I was extremely thankful that cell phones, laptops and other electronic devices have no connection to the outside world at the Canyon and therefore are useless. I do fear that sometime in the future some mega communication corporation will offer just too much money to some group either Federal or Private to provide this annoying service to the area. If that happens then those of us who are addicted to these devices will not be able to control ourselves. Just thinking about watching the sunset while someone near carries on a conversation on their cell phone gives me creepy chills.

The next morning after a more than lea surly breakfast I checked out of the motel and headed back south on Arizona route 64. I found myself driving somewhat slower and looking more often in the rear view mirror as Tusayan and the Canyon shrank from view. I was in love. It really was the eagles!

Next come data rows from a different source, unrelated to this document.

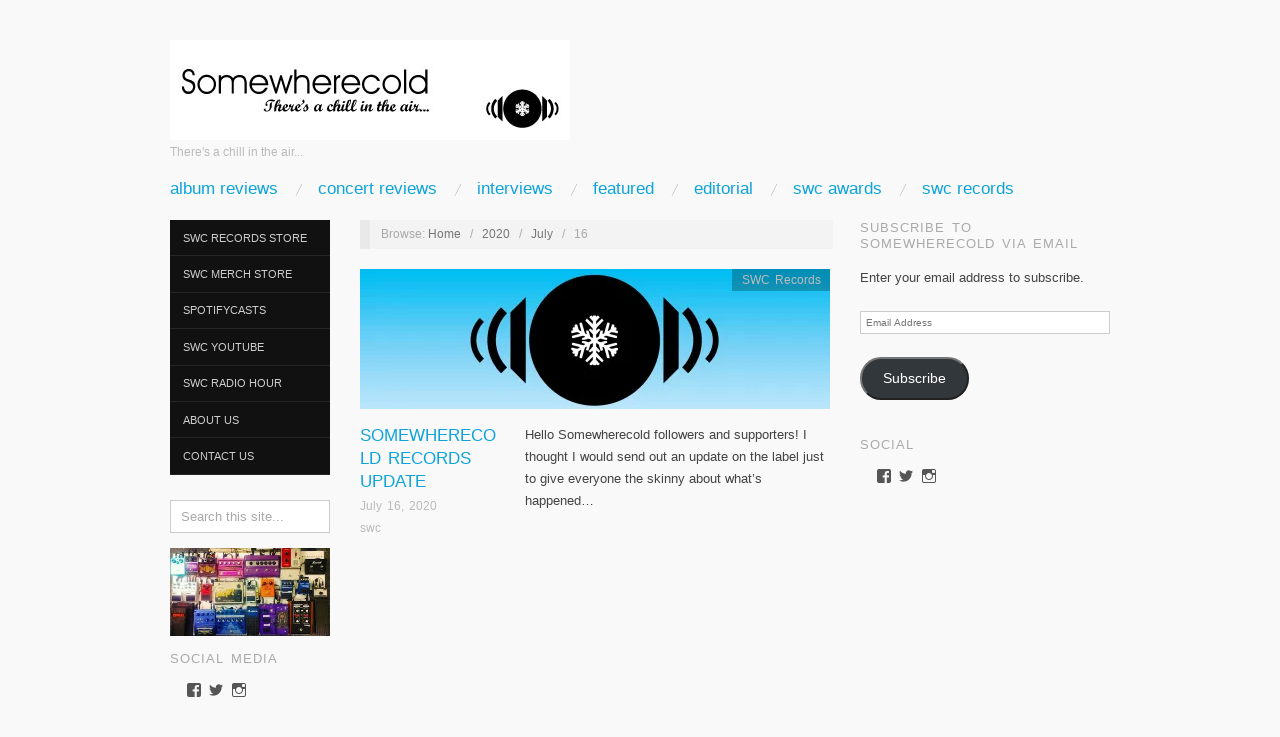

--- FILE ---
content_type: text/html; charset=utf-8
request_url: https://www.google.com/recaptcha/api2/aframe
body_size: 266
content:
<!DOCTYPE HTML><html><head><meta http-equiv="content-type" content="text/html; charset=UTF-8"></head><body><script nonce="me0PIS9KruJ9MrfVfCnj9g">/** Anti-fraud and anti-abuse applications only. See google.com/recaptcha */ try{var clients={'sodar':'https://pagead2.googlesyndication.com/pagead/sodar?'};window.addEventListener("message",function(a){try{if(a.source===window.parent){var b=JSON.parse(a.data);var c=clients[b['id']];if(c){var d=document.createElement('img');d.src=c+b['params']+'&rc='+(localStorage.getItem("rc::a")?sessionStorage.getItem("rc::b"):"");window.document.body.appendChild(d);sessionStorage.setItem("rc::e",parseInt(sessionStorage.getItem("rc::e")||0)+1);localStorage.setItem("rc::h",'1769866188549');}}}catch(b){}});window.parent.postMessage("_grecaptcha_ready", "*");}catch(b){}</script></body></html>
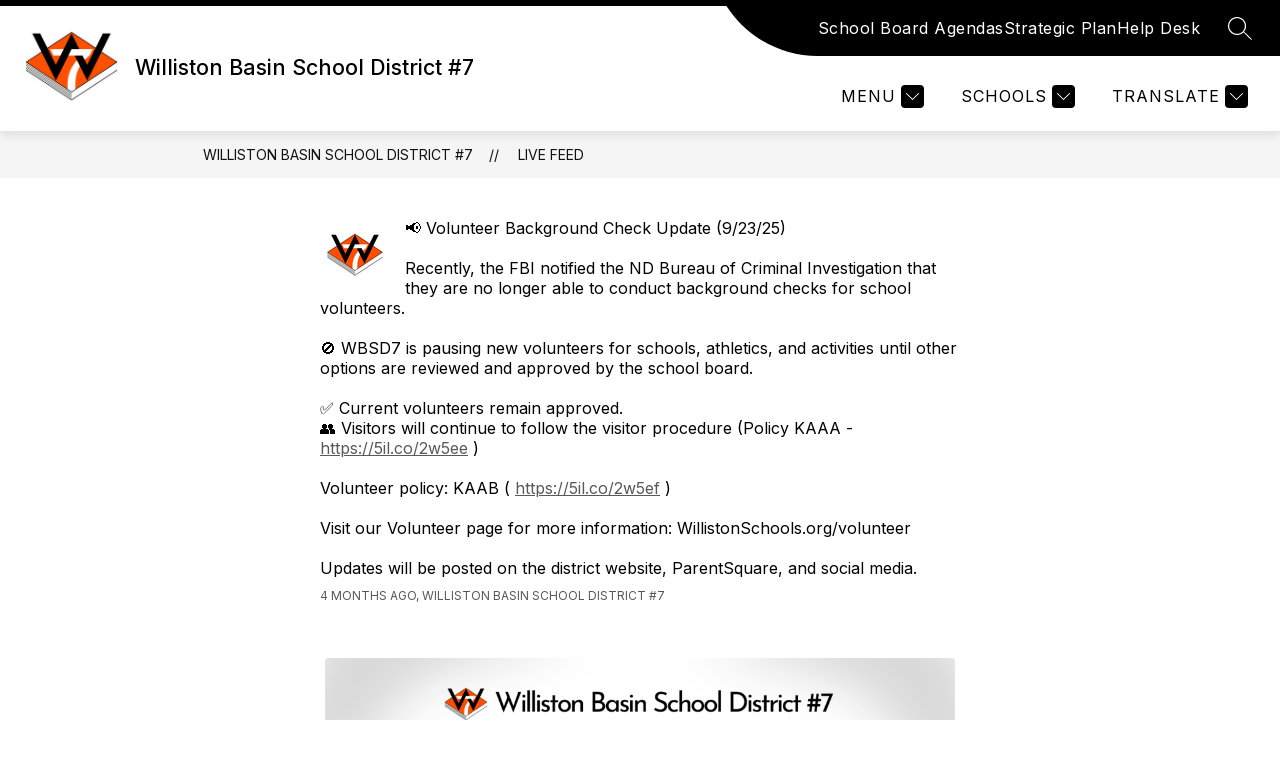

--- FILE ---
content_type: text/css
request_url: https://cmsv2-shared-assets.apptegy.net/Schools/Williston-Basin-School-District-7-2182/williston-basin.css
body_size: 416
content:
#custom-staff * {
  box-sizing: border-box;
}

#custom-staff {
  margin-top: 40px;
  margin-right: auto;
  margin-left: auto;
  width: 100%;
}

body.williston-basin-school-district-7 #custom-staff {
  margin-top: 0;
  margin-bottom: 30px;
}

#custom-staff .custom-staff-heading h1 {
  color: var(--primary-color);
  font-weight: 700;
  letter-spacing: 1px;
  margin-bottom: 19px;
  text-align: center;
}

#custom-staff .staff-grid {
  margin-top: 30px;
  zoom: 0.75;
}

@media screen and (max-width: 600px) {
  #custom-staff .staff-grid {
    zoom: 0.5;
  }
}


--- FILE ---
content_type: text/javascript
request_url: https://cmsv2-shared-assets.apptegy.net/Schools/Williston-Basin-School-District-7-2182/williston-basin.js
body_size: 682
content:
const addCustomButtonsToStaff = () => {
    const state = window.clientWorkStateTemp;
    const staffPageContainer = document.querySelector("#staff .page-container");
    if (!staffPageContainer) return; // Exit if staff page container not found
        const districtOrgID = 7194;
        const orgID = state.org;
        const pageName = 'staff-directories';
        const apiUrl = `https://thrillshare-cmsv2.services.thrillshare.com/api/v4/o/${districtOrgID}/cms/pages/${pageName}`;

        fetch(apiUrl)
            .then(response => response.json())
            .then(result => {
                const pageContent = result.content;
                let customStaffDirectoryTitle, customStaffDirectory;

                pageContent.forEach(pageElement => {
                    if (pageElement.component === 'ts-one-column') {
                        if (!customStaffDirectoryTitle) {
                            customStaffDirectoryTitle = pageElement;
                        } else if (!customStaffDirectory) {
                            customStaffDirectory = pageElement;
                        }
                    }
                });

                if (customStaffDirectoryTitle && customStaffDirectory) {
                    // Create container div
                    const containerDiv = document.createElement("div");
                    containerDiv.id = "custom-staff";

                    // Create heading
                    const heading = document.createElement("div");
                    heading.classList.add("custom-staff-heading");
                    heading.innerHTML = customStaffDirectoryTitle.config[0][0].config.content || '';

                    // Create buttons
                    const buttons = document.createElement("div");
                    if (customStaffDirectory.config[0][0].component === 'ts-embed') {
                        buttons.innerHTML = customStaffDirectory.config[0][0].config.embed || '';
                    }

                    // Append elements to container
                    containerDiv.appendChild(heading);
                    containerDiv.appendChild(buttons);

                    // Insert container div into staff page
                    if (orgID === districtOrgID) {
                        staffPageContainer.insertAdjacentElement("afterbegin", containerDiv);
                    } else {
                        staffPageContainer.insertAdjacentElement("beforeend", containerDiv);
                    }
                }
            })
            .catch(err => {
                console.warn('Error loading staff directory content:', err);
            });
};

document.addEventListener("appLoaded", addCustomButtonsToStaff);
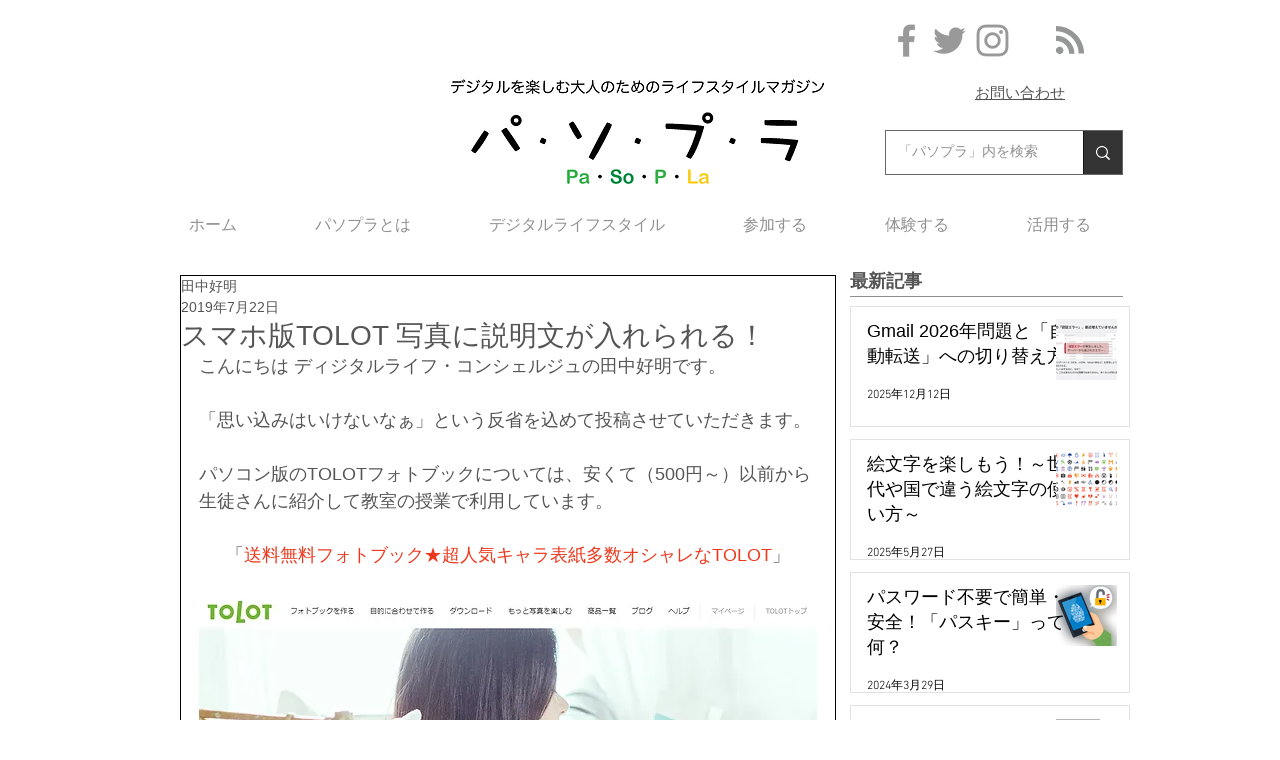

--- FILE ---
content_type: text/css; charset=utf-8
request_url: https://www.pasocoop.jp/_serverless/pro-gallery-css-v4-server/layoutCss?ver=2&id=6r2of-not-scoped&items=3649_660_440%7C3502_660_527%7C3327_660_380%7C3398_660_380%7C3320_660_440&container=3506.75_618_500_720&options=gallerySizeType:px%7CenableInfiniteScroll:true%7CtitlePlacement:SHOW_ON_HOVER%7CarrowsSize:23%7CslideshowInfoSize:0%7CgalleryLayout:9%7CisVertical:false%7CnumberOfImagesPerRow:3%7CgallerySizePx:300%7CcubeRatio:1%7CcubeType:fill%7CimageMargin:10%7CgalleryThumbnailsAlignment:bottom%7CthumbnailSpacings:0
body_size: -118
content:
#pro-gallery-6r2of-not-scoped .pro-gallery-parent-container{ width: 618px !important; height: 500px !important; } #pro-gallery-6r2of-not-scoped [data-hook="item-container"][data-idx="0"].gallery-item-container{opacity: 1 !important;display: block !important;transition: opacity .2s ease !important;top: 0px !important;left: 0px !important;right: auto !important;height: 500px !important;width: 618px !important;} #pro-gallery-6r2of-not-scoped [data-hook="item-container"][data-idx="0"] .gallery-item-common-info-outer{height: 100% !important;} #pro-gallery-6r2of-not-scoped [data-hook="item-container"][data-idx="0"] .gallery-item-common-info{height: 100% !important;width: 100% !important;} #pro-gallery-6r2of-not-scoped [data-hook="item-container"][data-idx="0"] .gallery-item-wrapper{width: 618px !important;height: 500px !important;margin: 0 !important;} #pro-gallery-6r2of-not-scoped [data-hook="item-container"][data-idx="0"] .gallery-item-content{width: 618px !important;height: 500px !important;margin: 0px 0px !important;opacity: 1 !important;} #pro-gallery-6r2of-not-scoped [data-hook="item-container"][data-idx="0"] .gallery-item-hover{width: 618px !important;height: 500px !important;opacity: 1 !important;} #pro-gallery-6r2of-not-scoped [data-hook="item-container"][data-idx="0"] .item-hover-flex-container{width: 618px !important;height: 500px !important;margin: 0px 0px !important;opacity: 1 !important;} #pro-gallery-6r2of-not-scoped [data-hook="item-container"][data-idx="0"] .gallery-item-wrapper img{width: 100% !important;height: 100% !important;opacity: 1 !important;} #pro-gallery-6r2of-not-scoped [data-hook="item-container"][data-idx="1"].gallery-item-container{opacity: 1 !important;display: block !important;transition: opacity .2s ease !important;top: 0px !important;left: 618px !important;right: auto !important;height: 500px !important;width: 618px !important;} #pro-gallery-6r2of-not-scoped [data-hook="item-container"][data-idx="1"] .gallery-item-common-info-outer{height: 100% !important;} #pro-gallery-6r2of-not-scoped [data-hook="item-container"][data-idx="1"] .gallery-item-common-info{height: 100% !important;width: 100% !important;} #pro-gallery-6r2of-not-scoped [data-hook="item-container"][data-idx="1"] .gallery-item-wrapper{width: 618px !important;height: 500px !important;margin: 0 !important;} #pro-gallery-6r2of-not-scoped [data-hook="item-container"][data-idx="1"] .gallery-item-content{width: 618px !important;height: 500px !important;margin: 0px 0px !important;opacity: 1 !important;} #pro-gallery-6r2of-not-scoped [data-hook="item-container"][data-idx="1"] .gallery-item-hover{width: 618px !important;height: 500px !important;opacity: 1 !important;} #pro-gallery-6r2of-not-scoped [data-hook="item-container"][data-idx="1"] .item-hover-flex-container{width: 618px !important;height: 500px !important;margin: 0px 0px !important;opacity: 1 !important;} #pro-gallery-6r2of-not-scoped [data-hook="item-container"][data-idx="1"] .gallery-item-wrapper img{width: 100% !important;height: 100% !important;opacity: 1 !important;} #pro-gallery-6r2of-not-scoped [data-hook="item-container"][data-idx="2"].gallery-item-container{opacity: 1 !important;display: block !important;transition: opacity .2s ease !important;top: 0px !important;left: 1236px !important;right: auto !important;height: 500px !important;width: 618px !important;} #pro-gallery-6r2of-not-scoped [data-hook="item-container"][data-idx="2"] .gallery-item-common-info-outer{height: 100% !important;} #pro-gallery-6r2of-not-scoped [data-hook="item-container"][data-idx="2"] .gallery-item-common-info{height: 100% !important;width: 100% !important;} #pro-gallery-6r2of-not-scoped [data-hook="item-container"][data-idx="2"] .gallery-item-wrapper{width: 618px !important;height: 500px !important;margin: 0 !important;} #pro-gallery-6r2of-not-scoped [data-hook="item-container"][data-idx="2"] .gallery-item-content{width: 618px !important;height: 500px !important;margin: 0px 0px !important;opacity: 1 !important;} #pro-gallery-6r2of-not-scoped [data-hook="item-container"][data-idx="2"] .gallery-item-hover{width: 618px !important;height: 500px !important;opacity: 1 !important;} #pro-gallery-6r2of-not-scoped [data-hook="item-container"][data-idx="2"] .item-hover-flex-container{width: 618px !important;height: 500px !important;margin: 0px 0px !important;opacity: 1 !important;} #pro-gallery-6r2of-not-scoped [data-hook="item-container"][data-idx="2"] .gallery-item-wrapper img{width: 100% !important;height: 100% !important;opacity: 1 !important;} #pro-gallery-6r2of-not-scoped [data-hook="item-container"][data-idx="3"]{display: none !important;} #pro-gallery-6r2of-not-scoped [data-hook="item-container"][data-idx="4"]{display: none !important;} #pro-gallery-6r2of-not-scoped .pro-gallery-prerender{height:500px !important;}#pro-gallery-6r2of-not-scoped {height:500px !important; width:618px !important;}#pro-gallery-6r2of-not-scoped .pro-gallery-margin-container {height:500px !important;}#pro-gallery-6r2of-not-scoped .one-row:not(.thumbnails-gallery) {height:500px !important; width:618px !important;}#pro-gallery-6r2of-not-scoped .one-row:not(.thumbnails-gallery) .gallery-horizontal-scroll {height:500px !important;}#pro-gallery-6r2of-not-scoped .pro-gallery-parent-container:not(.gallery-slideshow) [data-hook=group-view] .item-link-wrapper::before {height:500px !important; width:618px !important;}#pro-gallery-6r2of-not-scoped .pro-gallery-parent-container {height:500px !important; width:618px !important;}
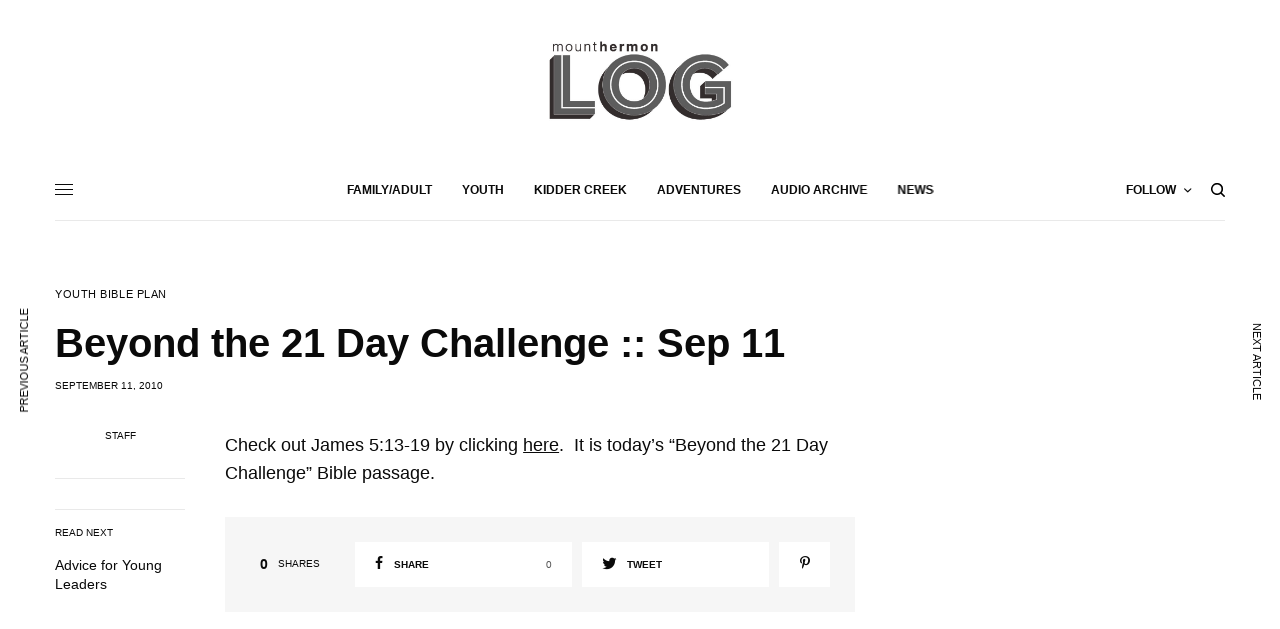

--- FILE ---
content_type: text/css
request_url: https://blog.mounthermon.org/wp-content/themes/theissue-mh-child/ctc-style.css?ver=1d8238e61825dbbf94e51d472b56217c
body_size: -317
content:
/*
CTC Separate Stylesheet
Updated: 2019-07-17 13:57:29
*/

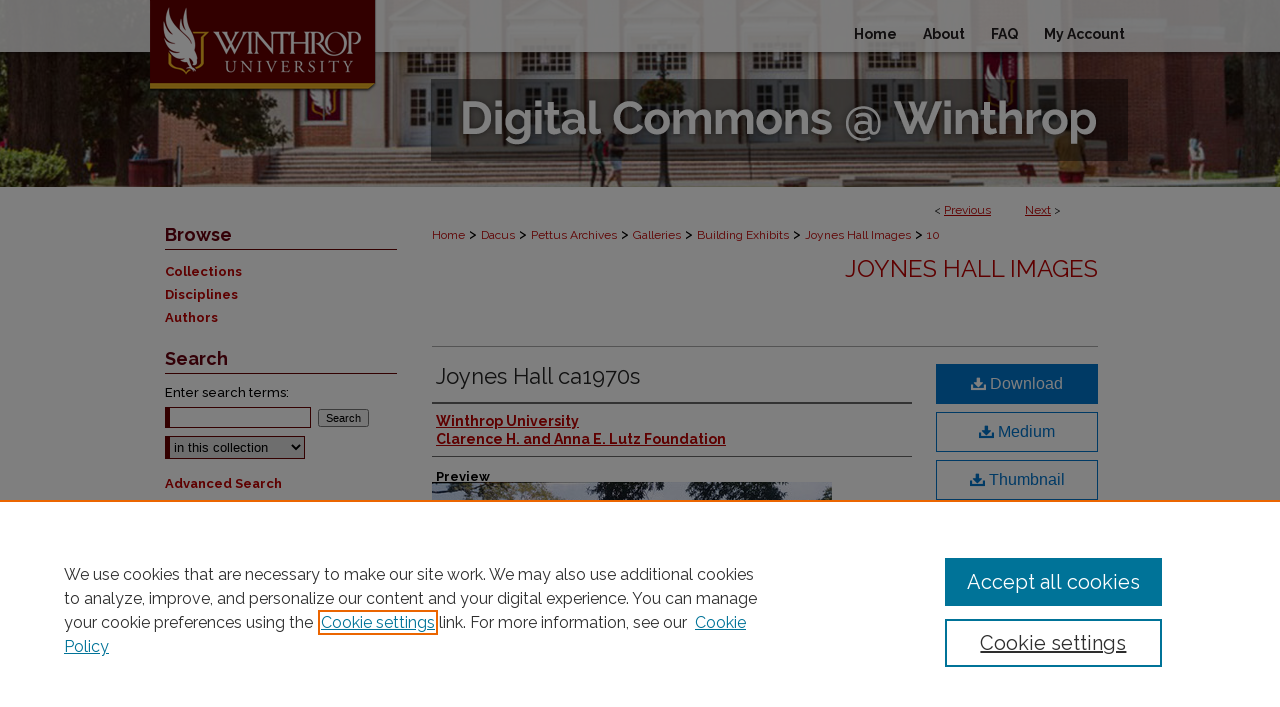

--- FILE ---
content_type: application/javascript; charset=utf-8
request_url: https://cdnjs.cloudflare.com/ajax/libs/yui/3.6.0/event-mouseenter/event-mouseenter-min.js
body_size: -66
content:
YUI.add("event-mouseenter",function(f){var b=f.Env.evt.dom_wrappers,d=f.DOM.contains,c=f.Array,e=function(){},a={proxyType:"mouseover",relProperty:"fromElement",_notify:function(k,i,h){var g=this._node,j=k.relatedTarget||k[i];if(g!==j&&!d(g,j)){h.fire(new f.DOMEventFacade(k,g,b["event:"+f.stamp(g)+k.type]));}},on:function(k,i,j){var h=f.Node.getDOMNode(k),g=[this.proxyType,this._notify,h,null,this.relProperty,j];i.handle=f.Event._attach(g,{facade:false});},detach:function(h,g){g.handle.detach();},delegate:function(l,j,k,i){var h=f.Node.getDOMNode(l),g=[this.proxyType,e,h,null,k];j.handle=f.Event._attach(g,{facade:false});j.handle.sub.filter=i;j.handle.sub.relProperty=this.relProperty;j.handle.sub._notify=this._filterNotify;},_filterNotify:function(j,p,g){p=p.slice();if(this.args){p.push.apply(p,this.args);}var h=f.delegate._applyFilter(this.filter,p,g),q=p[0].relatedTarget||p[0][this.relProperty],o,k,m,n,l;if(h){h=c(h);for(k=0,m=h.length&&(!o||!o.stopped);k<m;++k){l=h[0];if(!d(l,q)){if(!o){o=new f.DOMEventFacade(p[0],l,g);o.container=f.one(g.el);}o.currentTarget=f.one(l);n=p[1].fire(o);if(n===false){break;}}}}return n;},detachDelegate:function(h,g){g.handle.detach();}};f.Event.define("mouseenter",a,true);f.Event.define("mouseleave",f.merge(a,{proxyType:"mouseout",relProperty:"toElement"}),true);},"@VERSION@",{requires:["event-synthetic"]});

I hope you have had some enjoyment accompanying me on this trip and I look forward to our travels together in the future. Please always remember to pay attention to the world around you, that way you will not miss many of life’s little and amazing surprises.

Technical Notes:

For those of you who have an interest I use a Cannon EOS Digital REBEL and a Cannon EOS IX film camera as well as a small but versatile selection of lenses. I chose these because of their ratings in trade magazines, size, weight and versatility. The size and weight were very important to me as I shoot from a canoe and on the trail when possible. I specifically chose the APS system for my use because of it’s ability to allow me to change film mid roll. I know there are many other cameras that are better in some of your viewpoints but I find that for me these are ideally suited for my needs and situation.